The problem
Would you print every entry exactly as it appears?

Source records
..............................

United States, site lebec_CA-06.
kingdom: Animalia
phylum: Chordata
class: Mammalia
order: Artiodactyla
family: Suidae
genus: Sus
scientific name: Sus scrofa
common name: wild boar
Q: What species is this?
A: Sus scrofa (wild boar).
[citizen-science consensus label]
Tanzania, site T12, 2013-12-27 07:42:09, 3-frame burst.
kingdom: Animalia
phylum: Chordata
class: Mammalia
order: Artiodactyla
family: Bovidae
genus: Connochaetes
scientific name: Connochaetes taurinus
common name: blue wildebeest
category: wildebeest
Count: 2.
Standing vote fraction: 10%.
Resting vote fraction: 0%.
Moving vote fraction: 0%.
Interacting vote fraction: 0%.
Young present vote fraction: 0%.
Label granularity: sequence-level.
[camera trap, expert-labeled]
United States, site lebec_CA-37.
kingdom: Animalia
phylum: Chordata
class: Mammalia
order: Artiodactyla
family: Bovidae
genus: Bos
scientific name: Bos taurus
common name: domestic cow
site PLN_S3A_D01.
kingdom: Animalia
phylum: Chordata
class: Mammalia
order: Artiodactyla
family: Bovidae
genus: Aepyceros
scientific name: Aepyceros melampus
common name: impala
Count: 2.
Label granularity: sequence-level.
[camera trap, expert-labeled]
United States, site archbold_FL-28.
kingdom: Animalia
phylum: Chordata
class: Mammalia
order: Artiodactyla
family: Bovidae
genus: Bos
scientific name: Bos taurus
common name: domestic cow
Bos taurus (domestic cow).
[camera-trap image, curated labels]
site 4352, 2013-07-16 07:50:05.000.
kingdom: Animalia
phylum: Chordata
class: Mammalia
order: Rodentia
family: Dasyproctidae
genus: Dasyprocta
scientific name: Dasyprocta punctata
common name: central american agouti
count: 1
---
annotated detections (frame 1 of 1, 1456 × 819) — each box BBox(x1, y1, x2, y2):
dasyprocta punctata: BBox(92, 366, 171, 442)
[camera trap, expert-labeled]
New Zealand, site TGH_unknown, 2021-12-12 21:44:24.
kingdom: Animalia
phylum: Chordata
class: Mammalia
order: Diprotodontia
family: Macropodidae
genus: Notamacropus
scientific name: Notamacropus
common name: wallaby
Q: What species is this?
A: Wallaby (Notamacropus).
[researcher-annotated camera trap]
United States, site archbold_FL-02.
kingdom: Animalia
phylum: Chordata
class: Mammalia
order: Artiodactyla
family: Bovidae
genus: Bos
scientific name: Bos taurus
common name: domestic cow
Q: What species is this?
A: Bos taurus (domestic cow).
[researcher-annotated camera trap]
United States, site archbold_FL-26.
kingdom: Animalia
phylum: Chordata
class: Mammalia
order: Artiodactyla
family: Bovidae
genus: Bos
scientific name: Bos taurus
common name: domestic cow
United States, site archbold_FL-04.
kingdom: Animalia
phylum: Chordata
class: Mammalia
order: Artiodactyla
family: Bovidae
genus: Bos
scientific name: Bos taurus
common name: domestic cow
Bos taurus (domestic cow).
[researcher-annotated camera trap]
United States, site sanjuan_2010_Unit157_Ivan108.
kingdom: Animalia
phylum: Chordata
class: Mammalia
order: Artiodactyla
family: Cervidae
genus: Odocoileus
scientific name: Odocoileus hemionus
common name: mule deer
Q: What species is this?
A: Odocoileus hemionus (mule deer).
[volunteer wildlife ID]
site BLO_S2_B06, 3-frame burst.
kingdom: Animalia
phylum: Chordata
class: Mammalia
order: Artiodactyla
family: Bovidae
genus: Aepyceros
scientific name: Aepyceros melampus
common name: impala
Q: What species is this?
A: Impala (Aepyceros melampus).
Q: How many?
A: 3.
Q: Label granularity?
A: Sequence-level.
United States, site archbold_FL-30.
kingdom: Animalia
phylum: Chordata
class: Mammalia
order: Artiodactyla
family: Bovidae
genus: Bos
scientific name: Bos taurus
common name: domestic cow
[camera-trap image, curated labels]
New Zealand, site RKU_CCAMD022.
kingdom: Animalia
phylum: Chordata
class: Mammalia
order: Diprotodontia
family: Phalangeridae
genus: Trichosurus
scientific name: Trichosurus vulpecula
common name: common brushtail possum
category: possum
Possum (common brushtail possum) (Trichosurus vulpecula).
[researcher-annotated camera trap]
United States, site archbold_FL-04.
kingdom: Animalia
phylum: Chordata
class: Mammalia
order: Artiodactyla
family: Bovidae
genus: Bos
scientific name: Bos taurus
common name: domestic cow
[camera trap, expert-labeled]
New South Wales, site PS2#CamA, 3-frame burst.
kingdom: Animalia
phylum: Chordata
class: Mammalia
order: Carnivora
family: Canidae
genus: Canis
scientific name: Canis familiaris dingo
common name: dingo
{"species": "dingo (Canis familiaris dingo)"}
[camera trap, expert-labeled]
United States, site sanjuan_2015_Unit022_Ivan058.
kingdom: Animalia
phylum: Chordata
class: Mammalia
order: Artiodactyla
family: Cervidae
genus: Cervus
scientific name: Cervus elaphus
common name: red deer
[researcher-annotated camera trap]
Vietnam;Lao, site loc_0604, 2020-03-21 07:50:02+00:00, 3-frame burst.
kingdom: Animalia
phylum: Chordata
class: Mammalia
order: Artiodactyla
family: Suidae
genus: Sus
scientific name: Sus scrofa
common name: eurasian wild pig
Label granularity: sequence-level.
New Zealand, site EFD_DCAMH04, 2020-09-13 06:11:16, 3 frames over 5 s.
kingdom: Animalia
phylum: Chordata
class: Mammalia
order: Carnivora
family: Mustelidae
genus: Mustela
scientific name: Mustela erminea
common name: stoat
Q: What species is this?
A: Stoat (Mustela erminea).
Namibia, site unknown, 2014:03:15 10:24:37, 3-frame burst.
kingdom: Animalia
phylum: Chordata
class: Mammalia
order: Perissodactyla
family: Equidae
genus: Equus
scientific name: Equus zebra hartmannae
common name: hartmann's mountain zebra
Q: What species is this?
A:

..............................

Answer section
United States, site lebec_CA-06.
kingdom: Animalia
phylum: Chordata
class: Mammalia
order: Artiodactyla
family: Suidae
genus: Sus
scientific name: Sus scrofa
common name: wild boar
Q: What species is this?
A: Sus scrofa (wild boar).
[citizen-science consensus label]
Tanzania, site T12, 2013-12-27 07:42:09, 3-frame burst.
kingdom: Animalia
phylum: Chordata
class: Mammalia
order: Artiodactyla
family: Bovidae
genus: Connochaetes
scientific name: Connochaetes taurinus
common name: blue wildebeest
category: wildebeest
Count: 2.
Standing vote fraction: 10%.
Resting vote fraction: 0%.
Moving vote fraction: 0%.
Interacting vote fraction: 0%.
Young present vote fraction: 0%.
Label granularity: sequence-level.
[camera trap, expert-labeled]
United States, site lebec_CA-37.
kingdom: Animalia
phylum: Chordata
class: Mammalia
order: Artiodactyla
family: Bovidae
genus: Bos
scientific name: Bos taurus
common name: domestic cow
site PLN_S3A_D01.
kingdom: Animalia
phylum: Chordata
class: Mammalia
order: Artiodactyla
family: Bovidae
genus: Aepyceros
scientific name: Aepyceros melampus
common name: impala
Count: 2.
Label granularity: sequence-level.
[camera trap, expert-labeled]
United States, site archbold_FL-28.
kingdom: Animalia
phylum: Chordata
class: Mammalia
order: Artiodactyla
family: Bovidae
genus: Bos
scientific name: Bos taurus
common name: domestic cow
Bos taurus (domestic cow).
[camera-trap image, curated labels]
site 4352, 2013-07-16 07:50:05.000.
kingdom: Animalia
phylum: Chordata
class: Mammalia
order: Rodentia
family: Dasyproctidae
genus: Dasyprocta
scientific name: Dasyprocta punctata
common name: central american agouti
count: 1
---
annotated detections (frame 1 of 1, 1456 × 819) — each box BBox(x1, y1, x2, y2):
dasyprocta punctata: BBox(92, 366, 171, 442)
[camera trap, expert-labeled]
New Zealand, site TGH_unknown, 2021-12-12 21:44:24.
kingdom: Animalia
phylum: Chordata
class: Mammalia
order: Diprotodontia
family: Macropodidae
genus: Notamacropus
scientific name: Notamacropus
common name: wallaby
Q: What species is this?
A: Wallaby (Notamacropus).
[researcher-annotated camera trap]
United States, site archbold_FL-02.
kingdom: Animalia
phylum: Chordata
class: Mammalia
order: Artiodactyla
family: Bovidae
genus: Bos
scientific name: Bos taurus
common name: domestic cow
Q: What species is this?
A: Bos taurus (domestic cow).
[researcher-annotated camera trap]
United States, site archbold_FL-26.
kingdom: Animalia
phylum: Chordata
class: Mammalia
order: Artiodactyla
family: Bovidae
genus: Bos
scientific name: Bos taurus
common name: domestic cow
United States, site archbold_FL-04.
kingdom: Animalia
phylum: Chordata
class: Mammalia
order: Artiodactyla
family: Bovidae
genus: Bos
scientific name: Bos taurus
common name: domestic cow
Bos taurus (domestic cow).
[researcher-annotated camera trap]
United States, site sanjuan_2010_Unit157_Ivan108.
kingdom: Animalia
phylum: Chordata
class: Mammalia
order: Artiodactyla
family: Cervidae
genus: Odocoileus
scientific name: Odocoileus hemionus
common name: mule deer
Q: What species is this?
A: Odocoileus hemionus (mule deer).
[volunteer wildlife ID]
site BLO_S2_B06, 3-frame burst.
kingdom: Animalia
phylum: Chordata
class: Mammalia
order: Artiodactyla
family: Bovidae
genus: Aepyceros
scientific name: Aepyceros melampus
common name: impala
Q: What species is this?
A: Impala (Aepyceros melampus).
Q: How many?
A: 3.
Q: Label granularity?
A: Sequence-level.
United States, site archbold_FL-30.
kingdom: Animalia
phylum: Chordata
class: Mammalia
order: Artiodactyla
family: Bovidae
genus: Bos
scientific name: Bos taurus
common name: domestic cow
[camera-trap image, curated labels]
New Zealand, site RKU_CCAMD022.
kingdom: Animalia
phylum: Chordata
class: Mammalia
order: Diprotodontia
family: Phalangeridae
genus: Trichosurus
scientific name: Trichosurus vulpecula
common name: common brushtail possum
category: possum
Possum (common brushtail possum) (Trichosurus vulpecula).
[researcher-annotated camera trap]
United States, site archbold_FL-04.
kingdom: Animalia
phylum: Chordata
class: Mammalia
order: Artiodactyla
family: Bovidae
genus: Bos
scientific name: Bos taurus
common name: domestic cow
[camera trap, expert-labeled]
New South Wales, site PS2#CamA, 3-frame burst.
kingdom: Animalia
phylum: Chordata
class: Mammalia
order: Carnivora
family: Canidae
genus: Canis
scientific name: Canis familiaris dingo
common name: dingo
{"species": "dingo (Canis familiaris dingo)"}
[camera trap, expert-labeled]
United States, site sanjuan_2015_Unit022_Ivan058.
kingdom: Animalia
phylum: Chordata
class: Mammalia
order: Artiodactyla
family: Cervidae
genus: Cervus
scientific name: Cervus elaphus
common name: red deer
[researcher-annotated camera trap]
Vietnam;Lao, site loc_0604, 2020-03-21 07:50:02+00:00, 3-frame burst.
kingdom: Animalia
phylum: Chordata
class: Mammalia
order: Artiodactyla
family: Suidae
genus: Sus
scientific name: Sus scrofa
common name: eurasian wild pig
Label granularity: sequence-level.
New Zealand, site EFD_DCAMH04, 2020-09-13 06:11:16, 3 frames over 5 s.
kingdom: Animalia
phylum: Chordata
class: Mammalia
order: Carnivora
family: Mustelidae
genus: Mustela
scientific name: Mustela erminea
common name: stoat
Q: What species is this?
A: Stoat (Mustela erminea).
Namibia, site unknown, 2014:03:15 10:24:37, 3-frame burst.
kingdom: Animalia
phylum: Chordata
class: Mammalia
order: Perissodactyla
family: Equidae
genus: Equus
scientific name: Equus zebra hartmannae
common name: hartmann's mountain zebra
Q: What species is this?
A:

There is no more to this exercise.